Search code examples
phpzend-frameworktesseract

Tesseract with PHP performance


I have implemented an API with Laminas and Mezzio (former Zend Expressive). There I have a handler which uses the thiagoalessio\TesseractOCR library (https://github.com/thiagoalessio/tesseract-ocr-for-php) to call Tesseract from PHP.

On my development environment everything works fine. Getting an image text by calling the API takes 2-6 seconds.

Now first I have deployed the API to a Google Cloud VM and now I have deployed it to a Raspberry Pi 4 4GB RAM model. Both are very slow! A request response takes 25-30 seconds. Tesseract doesn't seem to be the problem. If I call it from the CLI it is super fast.
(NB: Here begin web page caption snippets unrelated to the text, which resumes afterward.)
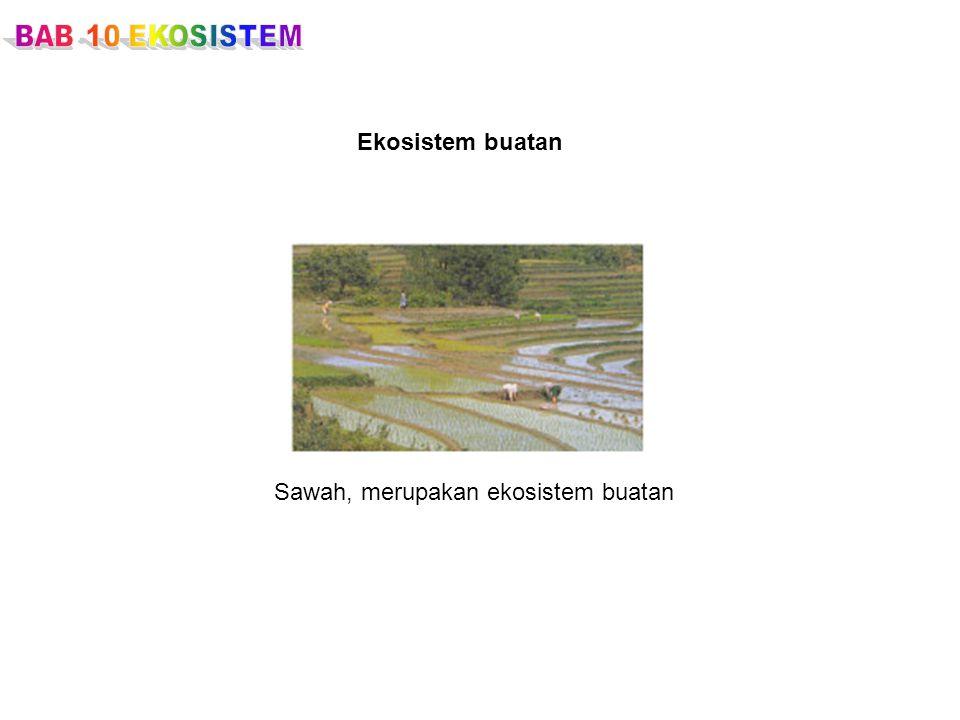 Ekosistem buatan Sawah, merupakan ekosistem buatan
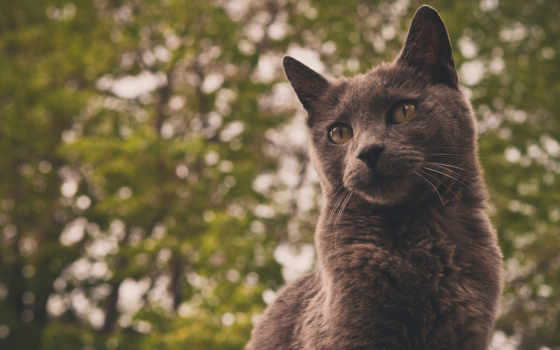 кот, серый, фон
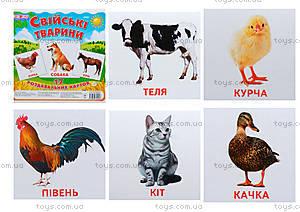Мини-карточки «Домашние животные», 1025-1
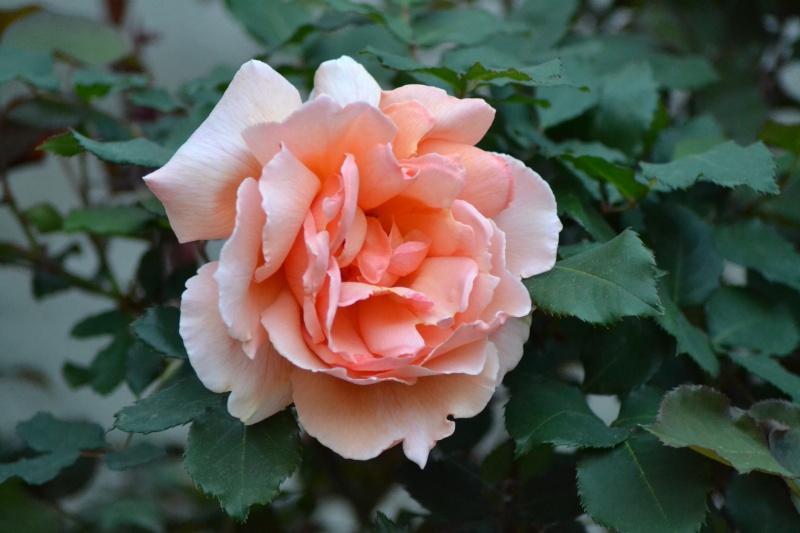 le royaume des rosiers...Vive la Rose ! - Page 13 23_avr12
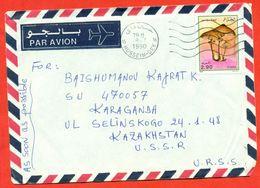 Algeria 1990.Mushrooms. Avia. Envelope Passed The Mail. - Algeria (1962-...)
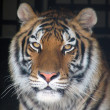 Gorgeous Sumatran tiger — Stock Photo #1819114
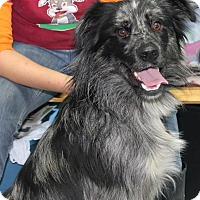 Adopt A Pet :: Ozzy*ADOPTED!* - Chicago, IL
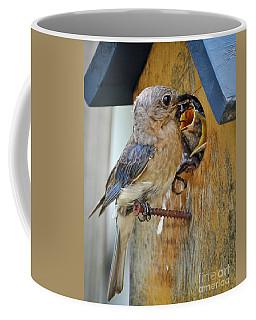 Coffee Mug featuring the photograph Bluebird 072616 by Douglas Stucky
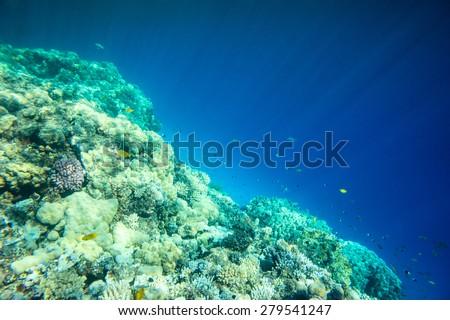 Underwater coral reef background - stock photo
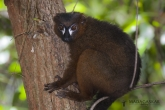 Lemur červenobřichý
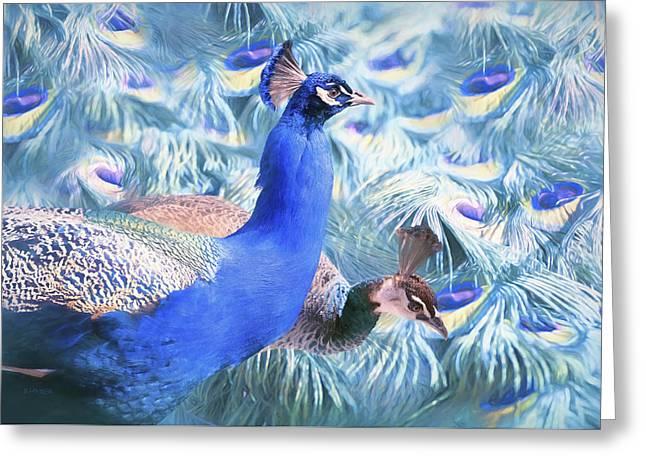 Peafowl Greeting Card by Barbara Hymer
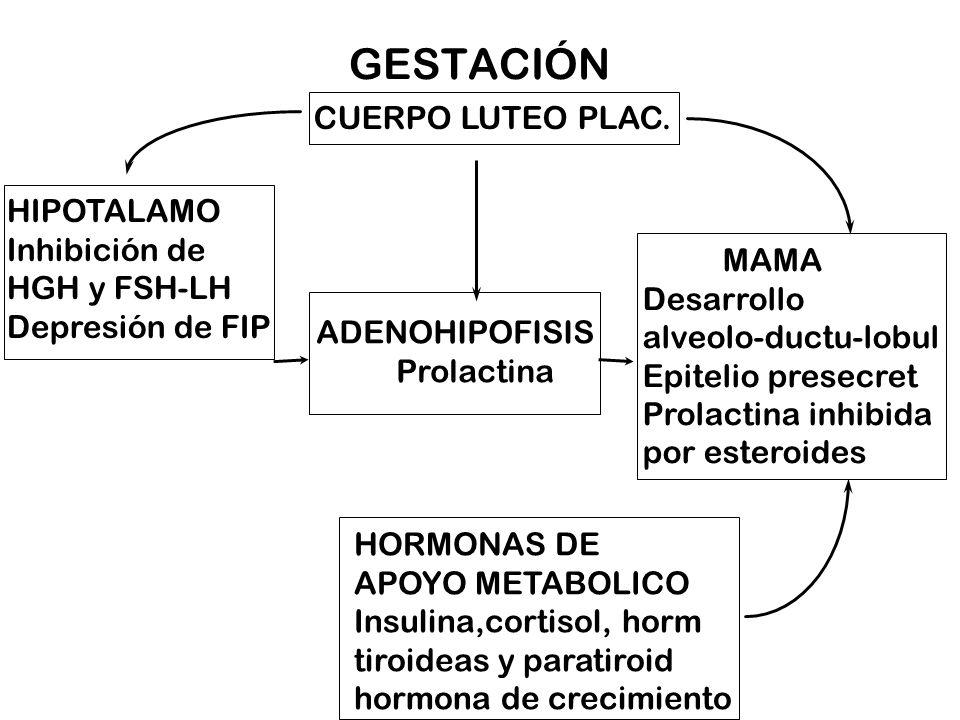 GESTACIÓN CUERPO LUTEO PLAC. HIPOTALAMO Inhibición de HGH y FSH-LH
But simple API calls aren't slow either! It seems that the combination of Lamina / Mezzio with Tesseract is super slow. I really do nothing but extracting the text from the image and sending it back as a JSON response.

I am running php 7.3 on a apache2 server. The Pi is in my local network connected via LAN. I am testing the API calls with Postman.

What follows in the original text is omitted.